We shove all that down, become “reformed”, and that pleases our teachers and fills our parents with pride. We’ve learned that we have to follow along if we want our greatest desire, our human need to be loved and accepted fulfilled, the need to be part of the group we long for. We adapt, with perhaps an underlying, almost imperceptible dissatisfaction all our lives, until one day, one of our own children starts to question, and we too, get angry.
On the other hand, those who never stop questioning, never stop bucking unhealthy, socially and spiritually restrictive ‘rules’ designed from the beginning to control the masses? Well, those people live sometimes powerful, always freeing, but all too often lonely lives. They’re the ‘Black Sheep’ who fight for all of us, and are despised for having that abundance of spirit by the compliant masses. While those masses might venture to dip a tentative toe into the positive progress a Black Sheep has fought endlessly to gift them with, while they revel in the now ‘permissible’ adjustments to societal mores and norms brought to them courtesy thereof, they still do not accept the Black Sheep, and they never will.
Because a Black Sheep is something they themselves failed at being. The Black Sheep is a reminder of all they sacrificed to live out their years in a faux contentment, shored up by reality TV, retail therapy, their numbing substance of choice, and the occasional two weeks off.

▶ EXTRACTED ENTRIES:
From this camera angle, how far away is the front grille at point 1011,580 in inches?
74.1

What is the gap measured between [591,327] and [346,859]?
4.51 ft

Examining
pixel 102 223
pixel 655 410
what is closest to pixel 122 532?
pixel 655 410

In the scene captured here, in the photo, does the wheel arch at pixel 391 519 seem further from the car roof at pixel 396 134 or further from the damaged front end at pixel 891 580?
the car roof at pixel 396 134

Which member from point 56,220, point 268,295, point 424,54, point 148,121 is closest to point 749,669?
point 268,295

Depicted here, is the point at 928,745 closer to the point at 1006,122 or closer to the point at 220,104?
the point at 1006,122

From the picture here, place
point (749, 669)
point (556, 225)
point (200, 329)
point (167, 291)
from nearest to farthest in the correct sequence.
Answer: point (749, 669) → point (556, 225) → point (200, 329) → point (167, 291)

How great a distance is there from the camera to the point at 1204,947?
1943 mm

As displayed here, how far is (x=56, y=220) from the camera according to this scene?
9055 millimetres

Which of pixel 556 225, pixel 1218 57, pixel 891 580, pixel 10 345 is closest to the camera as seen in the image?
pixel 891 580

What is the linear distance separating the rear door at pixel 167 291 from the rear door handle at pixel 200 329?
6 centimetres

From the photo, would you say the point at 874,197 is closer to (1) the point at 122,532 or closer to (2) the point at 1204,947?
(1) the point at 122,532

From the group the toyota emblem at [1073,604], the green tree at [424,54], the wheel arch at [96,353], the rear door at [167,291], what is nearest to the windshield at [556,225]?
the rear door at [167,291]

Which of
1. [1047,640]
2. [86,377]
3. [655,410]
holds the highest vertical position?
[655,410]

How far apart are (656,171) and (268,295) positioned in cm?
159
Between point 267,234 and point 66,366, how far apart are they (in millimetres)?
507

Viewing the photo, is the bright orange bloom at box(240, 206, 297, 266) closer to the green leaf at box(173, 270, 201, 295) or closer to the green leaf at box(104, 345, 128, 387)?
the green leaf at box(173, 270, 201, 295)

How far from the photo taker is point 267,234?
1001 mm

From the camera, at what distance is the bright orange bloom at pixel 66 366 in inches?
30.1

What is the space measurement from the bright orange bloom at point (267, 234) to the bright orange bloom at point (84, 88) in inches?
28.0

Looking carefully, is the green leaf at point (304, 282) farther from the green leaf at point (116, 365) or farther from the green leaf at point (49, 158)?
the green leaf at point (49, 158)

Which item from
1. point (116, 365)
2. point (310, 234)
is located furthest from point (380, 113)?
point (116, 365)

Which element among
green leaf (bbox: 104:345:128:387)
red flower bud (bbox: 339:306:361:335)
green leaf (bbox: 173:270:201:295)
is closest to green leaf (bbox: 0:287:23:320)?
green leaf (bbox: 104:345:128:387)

▶ TO DO:
Answer these questions using the Black Sheep text above.
(a) What event leads the adapted adults to get angry too?
(b) What three words describe the lives of those who never stop questioning?
(c) What four things shore up the faux contentment of the masses?

▶ RESULT OF THE TASK:
(a) One of their own children starts to question.
(b) Powerful (sometimes), freeing (always), and lonely (all too often).
(c) Reality TV, retail therapy, their numbing substance of choice, and the occasional two weeks off.